Ever since entering the world of “elite” independent schools as a working-class kid, I have wrestled with feelings and questions of belonging.
Fish Out of Water
My first days as a full-ride scholarship student at a New England boarding school were marked by the discomfiting reality of knowing beyond the intellect, deep in my core, that I didn’t belong. My new classmates spoke differently, dressed differently, joked differently, and carried themselves with a sense of ease and self-confidence that bore little resemblance to my own working-class way of being in the world.
I experienced directly and for the first time the lives of the exceptionally wealthy, and despite some resemblance by way of complexion, we were like different species. I’d seen these people from afar: on television, in movies, and in the homes that my mother sometimes cleaned for extra cash, but engaging with them in their natural habitat was different.
In one of my first exchanges with my new classmates, my truly impressively loud Burrrp!, which would have delighted my less sophisticated public school friends, was met with embarrassed-for-me silence. Their parents had jobs involving numbers, buying or selling, or something else that felt similarly abstract, while my mother worked as a home health aide and cleaned houses and my stepfather delivered mail. If their parents had served in the military, it was in leadership, while my father, a high school dropout, was forced onto a patrol boat during the Vietnam War, living through scenes reminiscent of Apocalypse Now.
Beyond that, my classmates had study skills and tutors, while the skills, intellect, and cultural savvy that had brought me success in my former public school — a school with a roughly 75% of graduation rate — were simply not enough to buoy me. And while this student body was considerably more racially diverse than the one I had left behind, I largely experienced my classmates as a singularity: a group clearly united by assumptions, norms, and values, as a globe-spanning class.
I remember clearly my history teacher, a local Episcopal priest, rightly chiding our class for whining about grades, noting, “So this is what it sounds like when the upper middle class gets cranky!” After class I sheepishly but with a burgeoning inner resolve made it clear to the teacher that I was not, in fact, upper middle class. My response signaled an important shift in my life: I had developed a firm awareness of my class and the class of those around me.
My poor grades and occasional troublemaking led to my being asked to leave at the end of the year. I petitioned and they accepted my plea, offering me a spot in the sophomore class at full tuition. While their decision to ask me to leave was entirely reasonable, this “offer,” for a scholarship student, wasn’t. It was back to public school for me, yet the experience had left an indelible mark and set me on a path I never would have predicted at the time.
Can You Go Home Again?
Ten years later, I returned to this school as an intern in the school’s academic support program in a quest to find and save versions of my younger self — a decision that has now grown into what is nearing a twenty-year career in education. Upon my arrival, I was enthusiastic to share with this community the ways I’d grown and changed, the struggles I’d faced, and my determination to be an advocate for students on the margins.

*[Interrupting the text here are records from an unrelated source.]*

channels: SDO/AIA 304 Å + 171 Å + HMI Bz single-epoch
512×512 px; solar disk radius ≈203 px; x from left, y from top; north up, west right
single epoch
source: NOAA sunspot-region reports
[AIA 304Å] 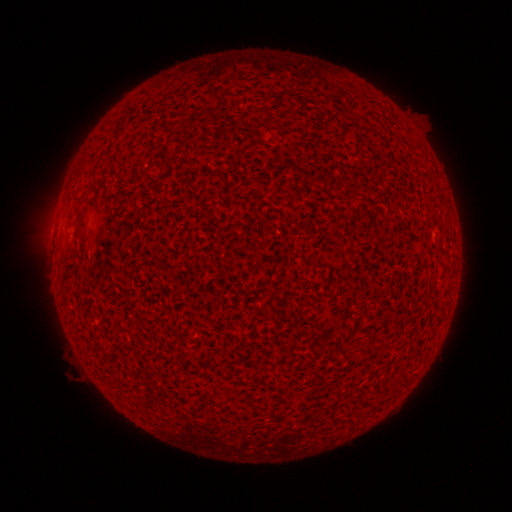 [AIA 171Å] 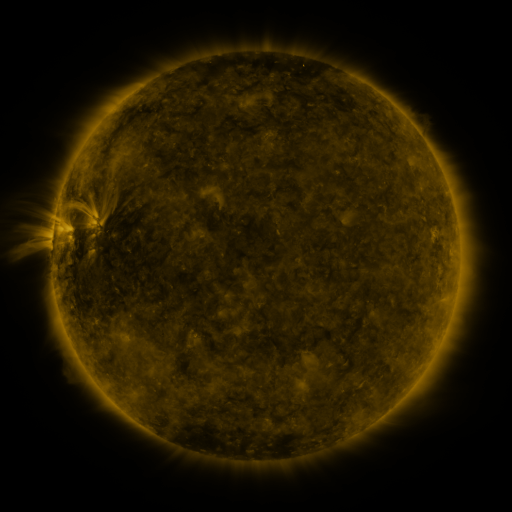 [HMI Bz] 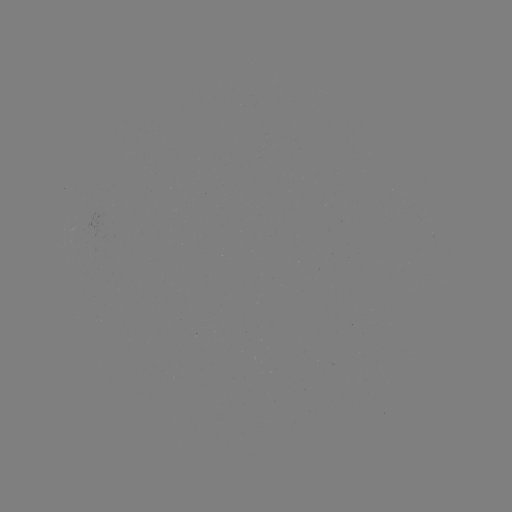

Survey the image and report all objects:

After reminding my former math teacher who I was (in the span of ten years, she’d forgotten), she pointedly asked, “What are you doing here?” I felt as if I’d failed one of her tests again. Unlike my 14-year-old self, however, 24-year-old me had enough confidence and wisdom to politely smile and change the conversation.
It wasn’t until then, however, that I realized the degree to which adult complicity or perhaps ignorance had played a role in my ninth-grade experience. It wasn’t just about the kids and it wasn’t just about class. It was about a culture that was unconscious of itself – like a machine humming silently in the background that our minds tune out over time, that only when we stop and focus, assaults us with its conspicuousness.
If I had replied, I might have told her about the time a student told me, “You look like you’re homeless,” because of the green hand-me-down parka with a faux-fur hood I was wearing (long before they were cool), or about the rage that then led me to punch him in the face. Or about the time I thought I’d finally found a working-class friend with whom I could commiserate, only to visit his grand home and have my hopes dashed. I might have told her that my head was so clouded with fears and frustrations that Algebra ranked pretty low on my list of concerns.
More likely, however, I would have invited her into a conversation about the purpose of our schools: who they’re for, what function they should serve, and what it might mean to better ensure that every student who receives an acceptance letter knows that they matter. I may have noted that under such conditions, I would have stood a better chance of success, but that in retrospect I also recognize that I possessed enough agency even at that age to have made better decisions to carve out a different future for myself.
Rage into Empathy
I long ago relinquished the bitterness I held tightly within me, setting free the flame that burned within me so that it might fuel my commitment to being an advocate for our students who, in all likelihood, feel othered in ways my own position makes difficult to grasp. The tears that used to sometimes come when I imagined my young self — a child — full of the rage, sadness, and confusion of that year, have directed and redirected me toward a more expansive empathy. These feelings allow me to better navigate fundamental tensions at the heart of our work in independent schools — schools that I’ve grown to love for the deep sense of community they can foster, their love of rich intellectual life, the complex and beautiful students who inhabit them, and the promise they hold of becoming intentional microcosms of the world we want to create.